The Covid-19 epidemic has also exacerbated vulnerabilities and stigma. In Nador (Morocco), the camps for migrants in transit have been destroyed; in Bamako (Mali), an IDP camp was destroyed by an accidental fire; and in Malawi, two Mozambicans accused of spreading the virus were beaten to death.
Clandestine return chains
The return of migrants to their country of origin has also been hindered. [De jeunes Marocains bloqués] in the Spanish cities of Sebta and Melilla managed to reach their country by taking the clandestine routes usually used in the opposite direction.
Worse, clandestine return channels have been set up from Spain for undocumented immigrants who wanted to return to Morocco. The place in the boats was negotiated at more than 5,000 euros, five times the same trip in reverse.
Further south, West African migrants had to wait several days to cross the border between Morocco and Mauritania. Senegalese emigrants, including three women, from Spain, experienced the same mishap on the border between Mauritania and Senegal where they were then confined in a “Health center, heavily guarded by security forces”.
Between Togo and Ghana, controls are applied with the same rigor. Several Ghanaian nationals were arrested at the border. They returned from the United Kingdom, the United Arab Emirates, South Africa or the United States via Lomé airport.
Avoid the disaster scenario
Cross-border mobility has not escaped these restrictions: 410 pirogues which provided the shuttle between Senegal and Mauritania were arrested by the police. Comparable situations have been observed on the waterways that link Cameroon to Nigeria. And South Africa has announced the construction of a 40-kilometer fence along the border with Zimbabwe to limit daily trade between the two countries.
The fishing migrations themselves have been disrupted: in Senegal, the fishermen of Yarakh, near Dakar, and those of Elinkine, in Casamance, opposed the landing of their colleagues from other countries of the sub-region (Ghana, Guinea-Bissau), and usually employed by Senegalese shipowners.
Africa is a continent of intense mobility. At the start of the pandemic, it was therefore legitimate to fear the rapid spread of Covid-19. However, overall, the vigilance of the authorities and the responsibility of the populations have made it possible to considerably reduce intra-African migration. In this sense, it is significant that Côte d’Ivoire, the first country of immigration to Africa, is not today one of the most affected countries.
The uneven development of the number of Covid-19 cases on the African continent therefore seems more closely linked to the reactivity of States after the detection of the first Covid-19 case on their soil and to the internal management of the epidemic (in particular the measures regulating or limiting travel between regions, the closure of cities), than international mobility (“Imported cases”).
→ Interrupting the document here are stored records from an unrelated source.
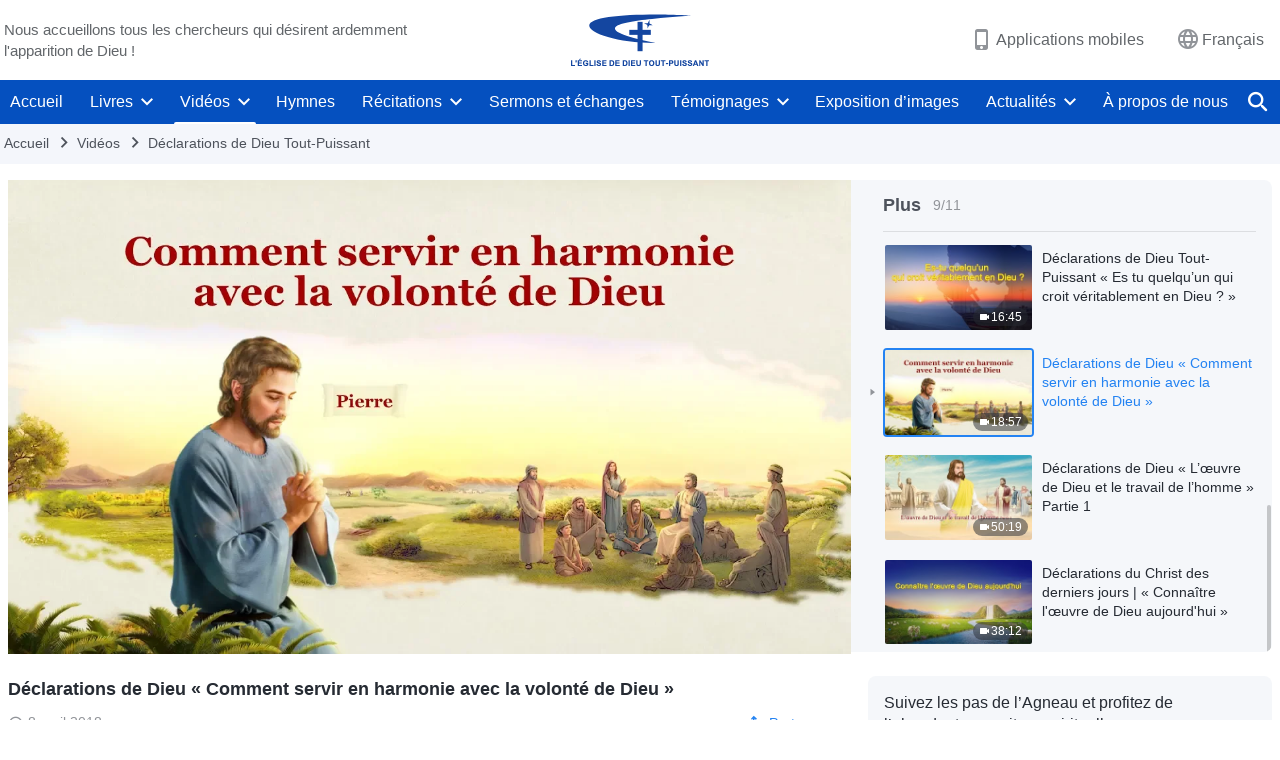

--- FILE ---
content_type: text/html; charset=UTF-8
request_url: https://fr.godfootsteps.org/wp-admin/admin-ajax.php?action=gp_home_ajax&page_name=page-videos&taxonomy=video-category&page_method=get_similar_videos_data&category_slug=god-word&post_name=how-to-serve-in-harmony-with-gods-will-2&security=c13e6b7315
body_size: 793
content:
{"info":{"res_total":11,"res_offset":0,"page_no":1,"page_size":99999,"page_total":1},"data":[{"slug":"know-God-can-bear-testimony-word","title":"Parole de Dieu « Seuls ceux qui connaissent Dieu peuvent rendre témoignage à Dieu »","date":"16 septembre 2019","link":"https:\/\/fr.godfootsteps.org\/videos\/know-God-can-bear-testimony-word.html","duration":"25:55","videoId":"JBcB6PHBLIo","platform":"YouTube","image":"https:\/\/i.ytimg.com\/vi\/JBcB6PHBLIo\/mqdefault.jpg","image_webp":"https:\/\/i.ytimg.com\/vi_webp\/JBcB6PHBLIo\/mqdefault.webp","alt":"Parole de Dieu « Seuls ceux qui connaissent Dieu peuvent rendre témoignage à Dieu »","active":0},{"slug":"le-christ-obeissance","title":"Parole de Dieu « L'essence du Christ est l'obéissance à la volonté du Père céleste »","date":"17 octobre 2018","link":"https:\/\/fr.godfootsteps.org\/videos\/le-christ-obeissance.html","duration":"33:17","videoId":"ZwsKwJz140Q","platform":"YouTube","image":"https:\/\/i.ytimg.com\/vi\/ZwsKwJz140Q\/mqdefault.jpg","image_webp":"https:\/\/i.ytimg.com\/vi_webp\/ZwsKwJz140Q\/mqdefault.webp","alt":"Parole de Dieu « L&#039;essence du Christ est l&#039;obéissance à la volonté du Père céleste »","active":0},{"slug":"does-the-trinity-exist","title":"Parole de Dieu « La Trinité existe elle？»","date":"31 juillet 2018","link":"https:\/\/fr.godfootsteps.org\/videos\/does-the-trinity-exist.html","duration":"45:48","videoId":"C7eNblPbErU","platform":"YouTube","image":"https:\/\/i.ytimg.com\/vi\/C7eNblPbErU\/mqdefault.jpg","image_webp":"https:\/\/i.ytimg.com\/vi_webp\/C7eNblPbErU\/mqdefault.webp","alt":"Parole de Dieu « La Trinité existe elle？»","active":0},{"slug":"beholding-the-appearance-of-god-in-his-judgment-and-chastisement","title":"Parole de Dieu « Voir l'apparition de Dieu dans Son jugement et Son châtiment »","date":"30 juillet 2018","link":"https:\/\/fr.godfootsteps.org\/videos\/beholding-the-appearance-of-god-in-his-judgment-and-chastisement.html","duration":"38:26","videoId":"TQEACwf4D5U","platform":"YouTube","image":"https:\/\/i.ytimg.com\/vi\/TQEACwf4D5U\/mqdefault.jpg","image_webp":"https:\/\/i.ytimg.com\/vi_webp\/TQEACwf4D5U\/mqdefault.webp","alt":"Parole de Dieu « Voir l&#039;apparition de Dieu dans Son jugement et Son châtiment »","active":0},{"slug":"God-s-work-and-mans-practice-2","title":"Parole de Dieu « L'œuvre de Dieu et la pratique de l'homme  » Partie 2","date":"21 juillet 2018","link":"https:\/\/fr.godfootsteps.org\/videos\/God-s-work-and-mans-practice-2.html","duration":"53:36","videoId":"gP_N6Vr54z8","platform":"YouTube","image":"https:\/\/i.ytimg.com\/vi\/gP_N6Vr54z8\/mqdefault.jpg","image_webp":"https:\/\/i.ytimg.com\/vi_webp\/gP_N6Vr54z8\/mqdefault.webp","alt":"Parole de Dieu « L&#039;œuvre de Dieu et la pratique de l&#039;homme  » Partie 2","active":0},{"slug":"what-do-you-know-of-faith","title":"Déclarations de Dieu Tout-Puissant « Que connais-tu de la foi ? »","date":"1 juin 2018","link":"https:\/\/fr.godfootsteps.org\/videos\/what-do-you-know-of-faith.html","duration":"21:35","videoId":"ON_Z9w-M7Yc","platform":"YouTube","image":"https:\/\/i.ytimg.com\/vi\/ON_Z9w-M7Yc\/mqdefault.jpg","image_webp":"https:\/\/i.ytimg.com\/vi_webp\/ON_Z9w-M7Yc\/mqdefault.webp","alt":"Déclarations de Dieu Tout-Puissant « Que connais-tu de la foi ? »","active":0},{"slug":"peter-came-to-know-jesus","title":"Jésus-Christ est Seigneur « Comment Pierre est-il arrivé à connaître Jésus »","date":"12 mai 2018","link":"https:\/\/fr.godfootsteps.org\/videos\/peter-came-to-know-jesus.html","duration":"53:18","videoId":"LX-Q2CG1vCk","platform":"YouTube","image":"https:\/\/i.ytimg.com\/vi\/LX-Q2CG1vCk\/mqdefault.jpg","image_webp":"https:\/\/i.ytimg.com\/vi_webp\/LX-Q2CG1vCk\/mqdefault.webp","alt":"Jésus-Christ est Seigneur « Comment Pierre est-il arrivé à connaître Jésus »","active":0},{"slug":"are-you-a-true-believer-of-god","title":"Déclarations de Dieu Tout-Puissant « Es tu quelqu’un qui croit véritablement en Dieu ? »","date":"14 avril 2018","link":"https:\/\/fr.godfootsteps.org\/videos\/are-you-a-true-believer-of-god.html","duration":"16:45","videoId":"Wcbr2Nfv-lY","platform":"YouTube","image":"https:\/\/i.ytimg.com\/vi\/Wcbr2Nfv-lY\/mqdefault.jpg","image_webp":"https:\/\/i.ytimg.com\/vi_webp\/Wcbr2Nfv-lY\/mqdefault.webp","alt":"Déclarations de Dieu Tout-Puissant « Es tu quelqu’un qui croit véritablement en Dieu ? »","active":0},{"slug":"how-to-serve-in-harmony-with-gods-will-2","title":"Déclarations de Dieu « Comment servir en harmonie avec la volonté de Dieu »","date":"8 avril 2018","link":"https:\/\/fr.godfootsteps.org\/videos\/how-to-serve-in-harmony-with-gods-will-2.html","duration":"18:57","videoId":"IVqU-IfPEdI","platform":"YouTube","image":"https:\/\/i.ytimg.com\/vi\/IVqU-IfPEdI\/mqdefault.jpg","image_webp":"https:\/\/i.ytimg.com\/vi_webp\/IVqU-IfPEdI\/mqdefault.webp","alt":"Déclarations de Dieu « Comment servir en harmonie avec la volonté de Dieu »","active":1},{"slug":"gods-work-and-mans-work","title":"Déclarations de Dieu « L’œuvre de Dieu et le travail de l’homme » Partie 1","date":"20 mars 2018","link":"https:\/\/fr.godfootsteps.org\/videos\/gods-work-and-mans-work.html","duration":"50:19","videoId":"6TPvcCAOzRs","platform":"YouTube","image":"https:\/\/i.ytimg.com\/vi\/6TPvcCAOzRs\/mqdefault.jpg","image_webp":"https:\/\/i.ytimg.com\/vi_webp\/6TPvcCAOzRs\/mqdefault.webp","alt":"Déclarations de Dieu « L’œuvre de Dieu et le travail de l’homme » Partie 1","active":0},{"slug":"knowing-gods-work-today","title":"Déclarations du Christ des derniers jours | « Connaître l'œuvre de Dieu aujourd'hui »","date":"10 mars 2018","link":"https:\/\/fr.godfootsteps.org\/videos\/knowing-gods-work-today.html","duration":"38:12","videoId":"lc7VorNNhDQ","platform":"YouTube","image":"https:\/\/i.ytimg.com\/vi\/lc7VorNNhDQ\/mqdefault.jpg","image_webp":"https:\/\/i.ytimg.com\/vi_webp\/lc7VorNNhDQ\/mqdefault.webp","alt":"Déclarations du Christ des derniers jours | « Connaître l&#039;œuvre de Dieu aujourd&#039;hui »","active":0}]}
The closing of the borders of African countries therefore logically limited the distribution of Covid-19 in Africa. This demanding measure for the populations, in particular for those living on cross-border exchanges, can nevertheless be considered as one of the measures which participated to avoid, until now, the disaster scenario initially announced by certain specialists and institutions, and taken up again. by the media.
Véronique Petit is a professor of demography at the Research Institute for Development (IRD).
Nelly robin is a geography researcher at the Research Institute for Development (IRD).